## GIVEN TASK A:
Which justice's remarks from Thomson v. Pacific Railroad are quoted in the excerpt on state taxation of federal agents?

## EXCERPT:
--------------------------------------------------
In National Bank v. Commonwealth, 9 Wall. 353, it was held that the doctrine which exempts the instrumentalities of the federal government from the influence of state legislation is not founded on any express provision of the constitution, but in the implied necessity for the use of such instruments by the federal government; and that such doctrine is therefore limited by the principle that state legislation, which does not impair the usefulness or capability of such instruments to serve that government, is not within the rule of prohibition.
In Thomson v. Pacific Railroad, 9 Wall. 591, Mr. Chief Justice CHASE remarks as follows: "We fully recognize the soundness of the doctrine that no state has a `right to tax the means employed by the government of the Union for the execution of its powers.' But we think there is a clear distinction between the means employed by the government, and the property of agents employed by the government. Taxation of the agency is taxation of the means; taxation of the property of the agent is not always or generally taxation of the means.
"No one questions that the power to tax all property, business, and persons, within their respective limits, is original in the states, and has never been surrendered. It cannot be so used, indeed, as to defeat or hinder the operations of the national government; but it will be safe to conclude, in general, in reference to persons and state corporations employed in government service, that when congress has not interposed to protect their property from state taxation, such taxation is not obnoxious to that objection." Lane County v. Oregon, 7 Wall. 77.
In Railroad Company v. Peniston, 18 Wall. 33, it is said, — "It may, therefore, be considered as settled, that no constitutional implications *Page 43 prohibit a state tax upon the property of an agent of the government, merely because it is the property of such an agent. A contrary doctrine would greatly embarrass the states in the collection of their necessary revenue, without any corresponding advantage to the United States. A very large proportion of the property within the states is employed in execution of the powers of the government. It belongs to governmental agents, and it is not only used, but it is necessary for their agencies. United States mails, troops, and munitions of war are carried upon almost every railroad. Telegraph lines are employed in the national service. So are steamboats, barges, stage-coaches, foundries, shipyards, and multitudes of manufacturing establishments. They are the property of natural persons, or of corporations, who are instruments or agents of the general government, and they are the hands by which the objects of the government are attained. Were they exempt from liability to contribute to the revenue of the states, it is manifest the state governments would be paralyzed. While it is of the utmost importance that all the powers vested by the constitution of the United States in the general government should be preserved in full efficiency, and while recent events have called for the most unembarrassed exercise of many of those powers, it has never been decided that state taxation of such property is impliedly prohibited."
--------------------------------------------------
## WORKING DATA:
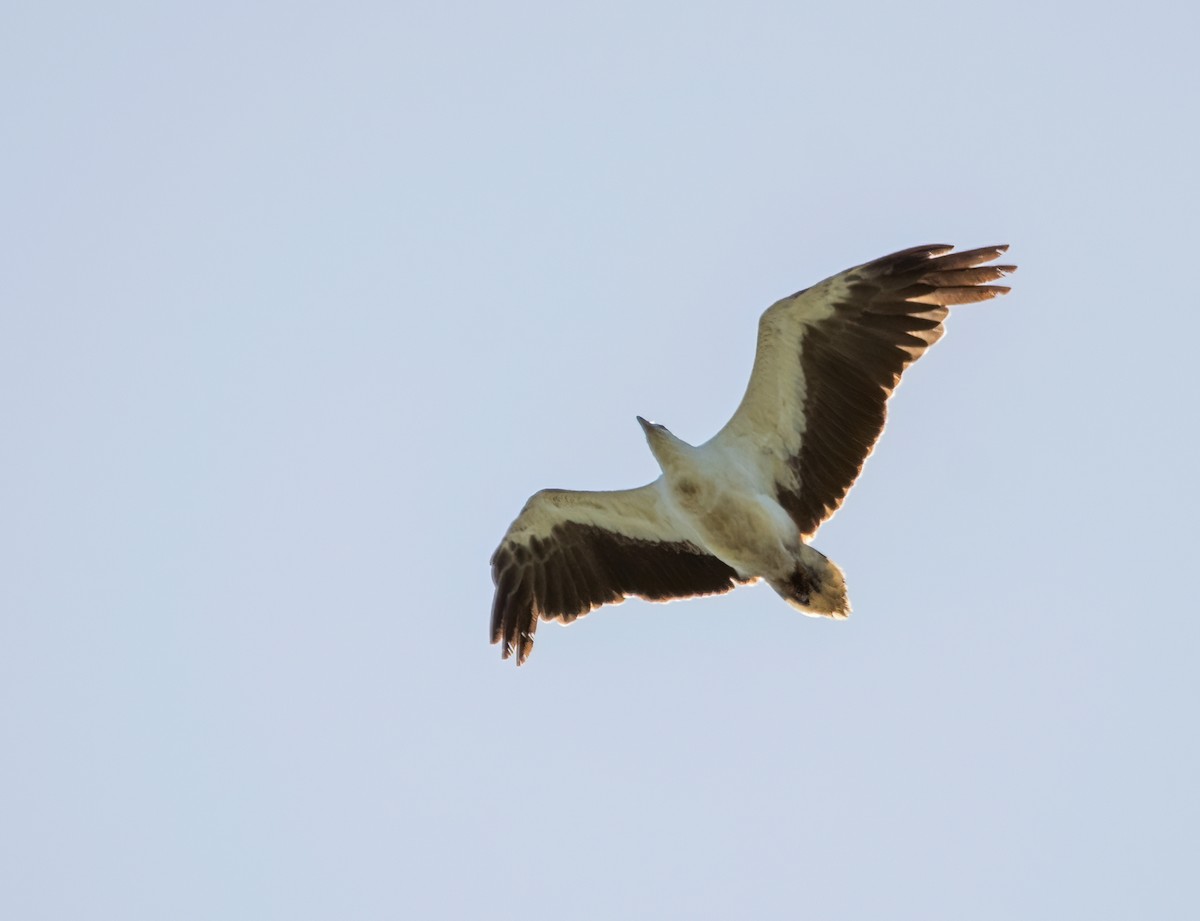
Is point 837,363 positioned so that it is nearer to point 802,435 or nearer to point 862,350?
point 862,350

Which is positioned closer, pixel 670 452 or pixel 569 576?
pixel 670 452

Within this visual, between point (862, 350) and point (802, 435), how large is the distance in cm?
90

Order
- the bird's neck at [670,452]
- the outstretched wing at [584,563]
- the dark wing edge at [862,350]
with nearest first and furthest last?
the dark wing edge at [862,350]
the bird's neck at [670,452]
the outstretched wing at [584,563]

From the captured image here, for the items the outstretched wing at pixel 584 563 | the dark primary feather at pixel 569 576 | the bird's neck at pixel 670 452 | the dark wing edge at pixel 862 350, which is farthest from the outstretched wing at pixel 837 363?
the dark primary feather at pixel 569 576

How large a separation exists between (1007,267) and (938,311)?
2.19 feet

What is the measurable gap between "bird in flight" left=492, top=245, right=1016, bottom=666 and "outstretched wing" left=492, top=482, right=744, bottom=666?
0.03m

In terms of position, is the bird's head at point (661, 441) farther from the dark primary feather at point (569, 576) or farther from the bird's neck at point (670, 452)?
the dark primary feather at point (569, 576)

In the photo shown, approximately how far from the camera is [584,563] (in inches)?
629

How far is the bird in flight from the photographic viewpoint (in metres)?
14.6

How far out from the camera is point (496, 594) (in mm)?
16062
--------------------------------------------------
## GIVEN TASK B:
Rewrite the records from the line containing "In the photo" through their end, with "camera" changed to "lens" and nothing else altered.

## EXPECTED ANSWER A:
Chief Justice Chase

## EXPECTED ANSWER B:
In the photo shown, approximately how far from the lens is [584,563] (in inches)?
629

How far is the bird in flight from the photographic viewpoint (in metres)?
14.6

How far out from the lens is point (496, 594) (in mm)?
16062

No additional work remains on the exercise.